▶ [Work order 1] In the article on HIV and pregnancy, by what point in pregnancy should a first antenatal care appointment ideally take place?
▶ [Work order 2] Quote the article on HIV and pregnancy word for word, starting with "Musyoki and Mueni" and going on through "transmission is reduced.".
▶ [Work order 3] Extend the article on HIV and pregnancy, picking up right after its final sentence.

▶ [Exercise passage]
I have HIV, will my unborn baby contract it?
Musyoki and Mueni were born with HIV, they both died before their fifth birthday. I worry the same fate will befall my unborn child.
Research shows that without treatment, half of the children born with HIV will not live to see their second birthday and one-third will not live long enough to celebrate their first birthday. Sadly, Mueni and Musyoki were a statistic.
HIV can be transmitted to your baby during pregnancy, labor, delivery, or breastfeeding.
Of course, no parent wishes to infect their unborn child with HIV, therefore, it is important to know what needs to be done so that the probability of transmission is reduced.
Thanks to advancements in medical research, you can virtually eliminate the danger of HIV transmission to your unborn child. Here’s is more of what you can do to protect your unborn child:
Antenatal care during your pregnancy
All pregnant women should have an antenatal care appointment as soon as possible – ideally, before 13 weeks of pregnancy. This gives plenty of time to ensure that both mother and baby are in good health. Good antenatal care will also help reduce the risk of HIV transmission and will support you in making important decisions during your pregnancy.
In case you start antenatal care later than 13 weeks it is important to share your HIV status with your Health Care Provider to ensure they take all necessary steps to reduce the chances of HIV transmission to your unborn child.
Health monitoring during pregnancy
HIV-positive pregnant women do not need any extra monitoring for HIV. This should be the same as for any non-pregnant HIV-positive adult.

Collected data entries
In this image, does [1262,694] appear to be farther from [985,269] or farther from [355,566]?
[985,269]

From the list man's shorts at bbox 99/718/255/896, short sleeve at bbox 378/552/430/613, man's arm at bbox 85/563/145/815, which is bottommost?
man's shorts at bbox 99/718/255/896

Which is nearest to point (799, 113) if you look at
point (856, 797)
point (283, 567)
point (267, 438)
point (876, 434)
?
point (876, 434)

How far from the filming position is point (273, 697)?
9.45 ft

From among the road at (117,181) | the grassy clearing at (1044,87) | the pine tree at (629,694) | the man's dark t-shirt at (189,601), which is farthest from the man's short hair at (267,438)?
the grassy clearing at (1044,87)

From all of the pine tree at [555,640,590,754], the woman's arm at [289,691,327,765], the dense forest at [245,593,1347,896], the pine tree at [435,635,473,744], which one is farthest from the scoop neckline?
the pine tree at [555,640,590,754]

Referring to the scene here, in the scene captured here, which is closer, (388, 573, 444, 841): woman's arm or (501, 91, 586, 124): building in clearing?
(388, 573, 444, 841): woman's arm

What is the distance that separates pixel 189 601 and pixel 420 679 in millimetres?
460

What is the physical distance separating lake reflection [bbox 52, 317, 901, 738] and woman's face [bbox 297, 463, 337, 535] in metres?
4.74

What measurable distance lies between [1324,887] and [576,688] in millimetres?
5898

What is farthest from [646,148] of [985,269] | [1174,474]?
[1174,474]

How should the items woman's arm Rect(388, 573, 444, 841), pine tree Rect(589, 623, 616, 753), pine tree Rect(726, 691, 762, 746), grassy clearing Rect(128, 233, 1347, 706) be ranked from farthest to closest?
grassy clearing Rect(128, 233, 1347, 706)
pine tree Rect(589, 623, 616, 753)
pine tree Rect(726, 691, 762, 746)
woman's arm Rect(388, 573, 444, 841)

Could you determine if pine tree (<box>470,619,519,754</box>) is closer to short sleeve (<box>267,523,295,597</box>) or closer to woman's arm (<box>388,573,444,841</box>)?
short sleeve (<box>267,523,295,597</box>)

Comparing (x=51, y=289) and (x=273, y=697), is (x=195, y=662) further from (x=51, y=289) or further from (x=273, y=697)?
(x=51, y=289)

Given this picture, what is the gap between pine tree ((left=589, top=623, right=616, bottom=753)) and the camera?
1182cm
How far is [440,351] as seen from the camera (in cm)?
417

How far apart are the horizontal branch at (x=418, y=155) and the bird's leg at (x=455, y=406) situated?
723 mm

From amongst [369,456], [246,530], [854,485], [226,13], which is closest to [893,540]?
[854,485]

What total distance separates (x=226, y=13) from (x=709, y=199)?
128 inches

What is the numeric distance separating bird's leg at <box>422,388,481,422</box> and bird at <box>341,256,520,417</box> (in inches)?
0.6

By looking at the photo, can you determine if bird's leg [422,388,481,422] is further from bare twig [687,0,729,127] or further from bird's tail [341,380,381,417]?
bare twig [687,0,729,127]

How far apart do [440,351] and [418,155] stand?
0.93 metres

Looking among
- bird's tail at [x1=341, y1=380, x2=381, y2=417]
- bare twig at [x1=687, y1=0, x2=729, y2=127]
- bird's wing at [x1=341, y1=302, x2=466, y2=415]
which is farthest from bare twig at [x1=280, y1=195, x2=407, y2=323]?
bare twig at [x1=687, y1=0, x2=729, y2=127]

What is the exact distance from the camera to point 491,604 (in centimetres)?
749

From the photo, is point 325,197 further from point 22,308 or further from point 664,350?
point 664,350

---

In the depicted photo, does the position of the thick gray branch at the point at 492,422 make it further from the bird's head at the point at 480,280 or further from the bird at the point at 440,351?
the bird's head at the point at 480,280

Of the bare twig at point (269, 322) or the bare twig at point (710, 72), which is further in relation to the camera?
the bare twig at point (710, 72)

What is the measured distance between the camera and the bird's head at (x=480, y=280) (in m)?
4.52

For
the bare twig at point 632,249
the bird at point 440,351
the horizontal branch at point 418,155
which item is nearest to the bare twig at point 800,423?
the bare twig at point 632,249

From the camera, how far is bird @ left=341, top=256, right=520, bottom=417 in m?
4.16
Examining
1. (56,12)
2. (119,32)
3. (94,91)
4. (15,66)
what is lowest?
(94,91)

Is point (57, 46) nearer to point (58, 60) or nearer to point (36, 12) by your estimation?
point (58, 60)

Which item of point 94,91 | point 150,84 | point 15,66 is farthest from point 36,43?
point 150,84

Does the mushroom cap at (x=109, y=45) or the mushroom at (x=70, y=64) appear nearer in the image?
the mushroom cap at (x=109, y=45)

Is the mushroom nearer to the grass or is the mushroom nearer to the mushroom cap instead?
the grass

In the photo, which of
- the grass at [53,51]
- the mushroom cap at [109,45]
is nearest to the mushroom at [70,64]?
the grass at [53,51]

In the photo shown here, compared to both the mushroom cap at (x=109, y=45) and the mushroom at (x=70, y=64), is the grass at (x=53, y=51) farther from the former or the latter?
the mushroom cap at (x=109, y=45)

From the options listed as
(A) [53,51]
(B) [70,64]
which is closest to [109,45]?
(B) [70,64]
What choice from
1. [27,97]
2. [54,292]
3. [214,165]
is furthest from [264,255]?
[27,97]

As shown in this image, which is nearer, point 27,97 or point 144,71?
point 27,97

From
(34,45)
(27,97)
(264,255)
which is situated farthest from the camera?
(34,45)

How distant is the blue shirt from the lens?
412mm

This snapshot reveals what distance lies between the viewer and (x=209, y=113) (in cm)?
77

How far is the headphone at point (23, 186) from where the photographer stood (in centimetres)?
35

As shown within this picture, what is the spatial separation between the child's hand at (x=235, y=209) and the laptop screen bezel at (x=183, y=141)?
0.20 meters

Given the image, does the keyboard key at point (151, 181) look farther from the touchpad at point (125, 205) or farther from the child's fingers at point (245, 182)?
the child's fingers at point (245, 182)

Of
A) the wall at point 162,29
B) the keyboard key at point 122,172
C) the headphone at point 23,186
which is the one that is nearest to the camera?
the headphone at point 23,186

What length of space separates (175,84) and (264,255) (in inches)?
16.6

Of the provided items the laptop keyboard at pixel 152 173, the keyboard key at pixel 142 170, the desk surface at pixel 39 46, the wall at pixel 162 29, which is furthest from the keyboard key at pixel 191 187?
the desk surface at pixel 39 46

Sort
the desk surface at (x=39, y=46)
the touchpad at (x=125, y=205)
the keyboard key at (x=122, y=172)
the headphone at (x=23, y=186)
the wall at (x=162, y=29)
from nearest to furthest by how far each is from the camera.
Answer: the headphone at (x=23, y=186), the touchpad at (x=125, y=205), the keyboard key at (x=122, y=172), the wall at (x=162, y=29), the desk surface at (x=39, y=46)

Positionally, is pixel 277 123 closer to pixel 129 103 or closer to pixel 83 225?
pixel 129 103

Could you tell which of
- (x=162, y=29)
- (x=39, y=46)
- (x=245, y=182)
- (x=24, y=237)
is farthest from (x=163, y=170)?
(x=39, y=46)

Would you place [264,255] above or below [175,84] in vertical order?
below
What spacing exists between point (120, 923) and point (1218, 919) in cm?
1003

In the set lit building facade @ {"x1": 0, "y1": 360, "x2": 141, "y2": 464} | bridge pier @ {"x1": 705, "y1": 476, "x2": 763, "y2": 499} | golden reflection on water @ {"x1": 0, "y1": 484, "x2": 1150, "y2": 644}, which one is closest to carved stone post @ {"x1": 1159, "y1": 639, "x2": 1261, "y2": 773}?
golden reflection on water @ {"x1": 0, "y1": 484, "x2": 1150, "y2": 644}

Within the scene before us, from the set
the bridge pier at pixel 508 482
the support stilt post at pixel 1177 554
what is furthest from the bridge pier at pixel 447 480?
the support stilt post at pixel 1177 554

▶ [Response 1] Before 13 weeks of pregnancy.

▶ [Response 2]
Musyoki and Mueni were born with HIV, they both died before their fifth birthday. I worry the same fate will befall my unborn child.
Research shows that without treatment, half of the children born with HIV will not live to see their second birthday and one-third will not live long enough to celebrate their first birthday. Sadly, Mueni and Musyoki were a statistic.
HIV can be transmitted to your baby during pregnancy, labor, delivery, or breastfeeding.
Of course, no parent wishes to infect their unborn child with HIV, therefore, it is important to know what needs to be done so that the probability of transmission is reduced.

▶ [Response 3]
If you become pregnant before starting ART, you should have at least one CD4 count test before you start. If you start ART in pregnancy you should have several viral load tests. The first test will be 2 to 4 weeks after starting. Then you will have at least one every trimester, at 36 weeks and delivery.
Unless you need extra care, you will probably visit your clinic monthly for most of your pregnancy. Antenatal Care Visits will be every two weeks after the eighth month.
You will also have the tests and examinations that all pregnant women in Kenya are required to have as part of their antenatal care.
HIV treatment during pregnancy
HIV treatment will strengthen your immune system, reduce the amount of HIV in your body, and prevent illnesses from occurring, in addition to lowering the risk of passing HIV on to your baby during pregnancy and birth. The most important thing you can do to prevent HIV transmission to your baby is to get HIV treatment for you as well as prophylaxis for your baby.
If you are on HIV treatment when you become pregnant, you will continue with your HIV treatment when pregnant. If you are diagnosed with HIV anytime during pregnancy, you will be advised to start HIV treatment straight away.